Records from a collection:
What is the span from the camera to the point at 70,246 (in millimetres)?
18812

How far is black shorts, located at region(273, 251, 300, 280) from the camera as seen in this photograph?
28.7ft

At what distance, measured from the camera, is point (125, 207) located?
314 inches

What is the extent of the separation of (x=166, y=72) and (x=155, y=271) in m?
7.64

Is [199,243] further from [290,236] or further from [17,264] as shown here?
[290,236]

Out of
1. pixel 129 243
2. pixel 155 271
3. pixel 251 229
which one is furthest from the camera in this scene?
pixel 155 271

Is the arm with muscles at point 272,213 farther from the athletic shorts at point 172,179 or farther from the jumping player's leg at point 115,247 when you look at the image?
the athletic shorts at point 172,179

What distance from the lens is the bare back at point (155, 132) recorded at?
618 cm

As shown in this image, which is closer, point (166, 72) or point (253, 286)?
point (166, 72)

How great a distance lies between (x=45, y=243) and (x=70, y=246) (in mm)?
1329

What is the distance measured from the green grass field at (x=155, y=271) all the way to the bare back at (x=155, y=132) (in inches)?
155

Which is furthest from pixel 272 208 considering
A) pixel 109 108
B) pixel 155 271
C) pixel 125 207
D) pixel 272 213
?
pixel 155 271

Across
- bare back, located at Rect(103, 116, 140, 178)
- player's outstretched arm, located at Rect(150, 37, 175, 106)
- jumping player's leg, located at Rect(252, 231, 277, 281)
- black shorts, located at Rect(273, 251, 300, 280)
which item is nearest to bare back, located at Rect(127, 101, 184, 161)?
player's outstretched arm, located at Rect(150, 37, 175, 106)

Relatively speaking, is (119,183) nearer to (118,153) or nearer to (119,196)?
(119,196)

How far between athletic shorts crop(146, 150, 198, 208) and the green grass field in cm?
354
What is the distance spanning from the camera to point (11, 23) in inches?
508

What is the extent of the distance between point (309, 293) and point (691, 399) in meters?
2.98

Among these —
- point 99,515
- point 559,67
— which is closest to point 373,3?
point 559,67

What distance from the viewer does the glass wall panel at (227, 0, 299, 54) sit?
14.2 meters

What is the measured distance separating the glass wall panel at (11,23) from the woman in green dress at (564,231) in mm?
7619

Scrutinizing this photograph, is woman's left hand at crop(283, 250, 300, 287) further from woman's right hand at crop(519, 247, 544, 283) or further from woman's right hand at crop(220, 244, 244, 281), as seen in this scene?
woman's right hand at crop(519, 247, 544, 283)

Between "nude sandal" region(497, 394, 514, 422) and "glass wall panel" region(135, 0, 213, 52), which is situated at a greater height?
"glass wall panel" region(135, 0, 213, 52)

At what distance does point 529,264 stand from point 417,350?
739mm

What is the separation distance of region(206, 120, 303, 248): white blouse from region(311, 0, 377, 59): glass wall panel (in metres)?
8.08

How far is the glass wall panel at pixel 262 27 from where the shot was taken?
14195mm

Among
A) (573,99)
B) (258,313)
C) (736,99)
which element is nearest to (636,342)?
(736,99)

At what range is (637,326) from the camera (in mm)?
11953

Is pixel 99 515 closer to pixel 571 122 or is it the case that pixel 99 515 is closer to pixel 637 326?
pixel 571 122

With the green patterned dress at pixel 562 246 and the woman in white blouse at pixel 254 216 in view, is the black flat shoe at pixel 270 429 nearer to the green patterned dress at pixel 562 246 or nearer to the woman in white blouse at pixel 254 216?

Problem to work on
Using the material above, reproduce exactly the line that contains "Scrutinizing this photograph, is" and all lines after it through the last one, and only those.

The result
Scrutinizing this photograph, is woman's left hand at crop(283, 250, 300, 287) further from woman's right hand at crop(519, 247, 544, 283) or further from woman's right hand at crop(220, 244, 244, 281), as seen in this scene?
woman's right hand at crop(519, 247, 544, 283)

Between "nude sandal" region(497, 394, 514, 422) and "glass wall panel" region(135, 0, 213, 52), which is situated at a greater height?
"glass wall panel" region(135, 0, 213, 52)

At what distance does point 529,264 stand from point 417,350?
739mm

What is the separation distance of region(206, 120, 303, 248): white blouse from region(311, 0, 377, 59): glass wall panel (in metres)?
8.08

How far is the glass wall panel at pixel 262 27 from where the shot was taken?
14195mm

Among
A) (573,99)
B) (258,313)
C) (736,99)
which element is nearest to (636,342)?
(736,99)

At what range is (637,326) from the camera (in mm)?
11953

Is pixel 99 515 closer to pixel 571 122 or is it the case that pixel 99 515 is closer to pixel 637 326?
pixel 571 122

With the green patterned dress at pixel 562 246 and the woman in white blouse at pixel 254 216 in view, is the black flat shoe at pixel 270 429 nearer to the green patterned dress at pixel 562 246 or nearer to the woman in white blouse at pixel 254 216?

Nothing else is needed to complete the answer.